Posted on March 7, 2018 by staff

Ocado deploys AI to catch fraudsters

Ocado deploys AI to catch fraudsters

Ocado also uses machine learning to improve product recommendations and search results
Ocado also uses machine learning to improve product recommendations and search results

Ocado, the world’s largest online-only supermarket, is using cloud and machine learning technologies to detect and tackle fraud.

The retailer’s technology arm, Ocado Technology, has developed what it believes to be the world’s first artificial intelligence (AI)-based fraud detection system for online grocery purchases.

The system relies on an advanced machine learning algorithm, and has already improved Ocado’s precision of detecting fraud – any instance where an order is delivered but not paid for – by a factor of 15. 
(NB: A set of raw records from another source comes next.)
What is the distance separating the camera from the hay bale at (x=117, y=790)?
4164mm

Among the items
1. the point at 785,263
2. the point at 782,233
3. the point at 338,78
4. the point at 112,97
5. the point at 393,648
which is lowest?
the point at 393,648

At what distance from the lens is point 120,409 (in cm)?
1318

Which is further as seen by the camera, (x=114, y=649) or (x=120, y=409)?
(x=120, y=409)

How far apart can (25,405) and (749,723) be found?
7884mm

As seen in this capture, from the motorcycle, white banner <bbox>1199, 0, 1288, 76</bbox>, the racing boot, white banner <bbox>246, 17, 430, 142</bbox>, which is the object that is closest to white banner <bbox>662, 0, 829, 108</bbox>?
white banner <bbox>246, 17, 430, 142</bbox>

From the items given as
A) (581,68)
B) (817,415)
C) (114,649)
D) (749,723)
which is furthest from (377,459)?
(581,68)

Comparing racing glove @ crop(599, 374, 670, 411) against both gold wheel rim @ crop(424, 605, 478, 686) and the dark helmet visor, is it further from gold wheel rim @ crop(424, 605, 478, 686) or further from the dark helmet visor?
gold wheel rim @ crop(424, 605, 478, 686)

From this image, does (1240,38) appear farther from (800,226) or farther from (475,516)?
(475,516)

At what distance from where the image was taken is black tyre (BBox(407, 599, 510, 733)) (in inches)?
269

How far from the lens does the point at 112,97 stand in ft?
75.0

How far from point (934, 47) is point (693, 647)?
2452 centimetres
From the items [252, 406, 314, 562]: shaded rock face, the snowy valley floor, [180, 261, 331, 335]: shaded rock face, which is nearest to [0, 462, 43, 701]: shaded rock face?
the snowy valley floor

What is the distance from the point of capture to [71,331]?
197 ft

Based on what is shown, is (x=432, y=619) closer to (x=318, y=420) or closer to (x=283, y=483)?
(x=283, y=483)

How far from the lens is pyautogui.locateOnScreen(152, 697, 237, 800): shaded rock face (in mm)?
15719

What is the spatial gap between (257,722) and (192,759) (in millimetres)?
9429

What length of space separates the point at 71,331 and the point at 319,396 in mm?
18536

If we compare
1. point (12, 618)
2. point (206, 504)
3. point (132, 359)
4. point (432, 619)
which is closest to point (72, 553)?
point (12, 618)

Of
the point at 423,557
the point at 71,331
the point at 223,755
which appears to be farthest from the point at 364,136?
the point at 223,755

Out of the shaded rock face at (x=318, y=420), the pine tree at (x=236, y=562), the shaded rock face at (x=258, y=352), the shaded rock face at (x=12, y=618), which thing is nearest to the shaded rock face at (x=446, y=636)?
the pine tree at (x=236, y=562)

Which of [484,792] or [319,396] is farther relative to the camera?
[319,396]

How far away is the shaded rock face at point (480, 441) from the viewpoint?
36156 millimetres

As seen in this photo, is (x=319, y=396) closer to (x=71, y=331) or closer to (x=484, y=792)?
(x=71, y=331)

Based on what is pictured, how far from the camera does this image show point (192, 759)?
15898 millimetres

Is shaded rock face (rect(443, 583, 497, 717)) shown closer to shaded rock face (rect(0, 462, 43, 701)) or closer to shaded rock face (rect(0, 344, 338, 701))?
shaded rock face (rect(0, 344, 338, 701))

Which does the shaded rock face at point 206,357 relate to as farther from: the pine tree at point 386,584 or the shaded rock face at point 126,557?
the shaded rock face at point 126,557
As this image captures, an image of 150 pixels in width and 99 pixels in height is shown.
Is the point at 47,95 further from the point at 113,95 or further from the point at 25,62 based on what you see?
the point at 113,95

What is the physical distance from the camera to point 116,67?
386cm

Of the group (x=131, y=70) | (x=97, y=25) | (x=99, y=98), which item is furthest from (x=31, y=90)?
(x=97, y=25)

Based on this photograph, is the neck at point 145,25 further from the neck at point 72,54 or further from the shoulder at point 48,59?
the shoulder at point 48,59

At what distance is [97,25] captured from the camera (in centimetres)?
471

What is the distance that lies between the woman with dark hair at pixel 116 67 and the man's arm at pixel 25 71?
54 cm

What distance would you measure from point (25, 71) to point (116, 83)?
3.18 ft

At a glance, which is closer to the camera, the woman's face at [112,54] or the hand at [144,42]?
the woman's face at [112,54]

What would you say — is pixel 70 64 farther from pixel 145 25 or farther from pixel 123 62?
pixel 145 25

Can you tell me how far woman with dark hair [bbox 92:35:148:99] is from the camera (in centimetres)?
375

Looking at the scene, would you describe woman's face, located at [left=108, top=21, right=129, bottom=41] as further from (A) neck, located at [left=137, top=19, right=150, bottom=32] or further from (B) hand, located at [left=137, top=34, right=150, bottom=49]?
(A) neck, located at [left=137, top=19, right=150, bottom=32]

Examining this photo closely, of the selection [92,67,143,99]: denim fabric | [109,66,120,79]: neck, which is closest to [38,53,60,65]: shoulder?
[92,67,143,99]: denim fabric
“Fraud can happen as a result of a genuine mistake (a customer entering the wrong personal details or using an expired card accidentally) but, occasionally, it can also be the result of malicious intent,” Ocado said in a blog post announcing the new system.

“If left unchecked, fraud can propagate to other systems and companies and affect our customer service.

“Therefore, we needed a clever way of predicting and recognising these incidents among millions of other normal events. The answer to this complex challenge was to use the cloud and machine learning (ML).”

In addition to detecting fraud, Ocado has also deployed artificial intelligence into its customer service model, with a machine learning software automatically categorising incoming emails instead of employees having to do this manually.

The company said the motivation behind using machine learning for fraud detection was twofold: speed and adaptability.

“Machines are fundamentally more capable of quickly detecting patterns compared to humans,” Ocado said. “Also, as fraudsters change their tactics, machines can learn the new patterns much quicker.”

The new system has been hailed as “a great success” but Ocado stressed that it was keen to continue improving.

“We are now tackling our next challenges: investigating algorithms that could allow us to explain our predictions in more detail, assessing whether we can transfer learnings from one retailer to another, and considering what tools could help us to streamline our process.”